◆ **EXCERPTED TEXT**:
__________________________________________________

Former Australian cricketer Andrew Symonds has tragically passed away in a road accident in Townsville in Queensland, Cricket Australia (CA) announced on Sunday.  

The 46-year-old multiple times World Cup winning Australian all-rounder was travelling alone in his car when he met with the accident, and the police said that the emergency services tried to revive the sole occupant of the car, which had left the road and rolled, but he died. 

Cricket Australia chairman Lachlan Henderson said in a statement,

”Australian cricket has lost another of its very best. Andrew was a generational talent who was instrumental in Australia’s success at World Cups and as part of Queensland’s rich cricket history. He was a cult figure to many who was treasured by his fans and friends.”

Symonds’ tragic death follows the untimely passing away of his former teammate and the legendary leg-spinner Shane Warne, who died in early March following a heart attack at a resort in Thailand. Australia and the cricket fraternity had also lost another player from the past, Geoff Marsh, in early March. 

Symonds was a two-time World Cup winner for Australia, having helped his team lift the trophy in consecutive editions in 2003 and 2007. He was an all-format player for Australia in an era they were deemed immaculate and impregnable, with his all-round skills also involving athletic fielding and off-spin bowling along with hard-hitting batting and medium pace that he could generate.

__________________________________________________

◆ **INFORMATION GIVEN**:

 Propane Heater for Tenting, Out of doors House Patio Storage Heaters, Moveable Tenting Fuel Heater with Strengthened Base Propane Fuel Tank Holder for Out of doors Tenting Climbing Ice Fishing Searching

__________________________________________________

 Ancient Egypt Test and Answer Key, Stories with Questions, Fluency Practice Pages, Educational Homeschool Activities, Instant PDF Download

__________________________________________________

◆ **PROBLEM STATEMENT**:
Carry the article on Andrew Symonds' death forward from its final sentence.

◆ **ANSWER SECTION**:
In an exemplary career that began in 1998, Andrew Symonds went on to play 26 Tests, 198 one-day internationals (ODIs) and 14 T20 Internationals for Australia. In 26 Tests, Symonds made 1,462 runs at 40.61 with 2 centuries and 10 fifties. He also took 24 wickets at 37.33. 

In 198 ODIs, the swashbuckling all-rounder made 5,088 runs at 39.75 with 6 centuries and 30 fifties. In 14 T20Is, he scored 337 runs at 48.14 with 2 half-centuries. 

Symonds was born in Birmingham but he turned down an offer to play for England, and went on to represent Australia. His best Test performance with the bat came against India in Sydney in 2008 when he scored 162, but the Test was marred with the racy controversy involving the former Indian spinner Harbhajan Singh. 

He was also one of the first cricketers to have earned a multi-million dollar deal in the Indian Premier League (IPL), where he played for now-defunct Deccan Chargers and even Mumbai Indians, where he was a teammate of Harbhajan Singh.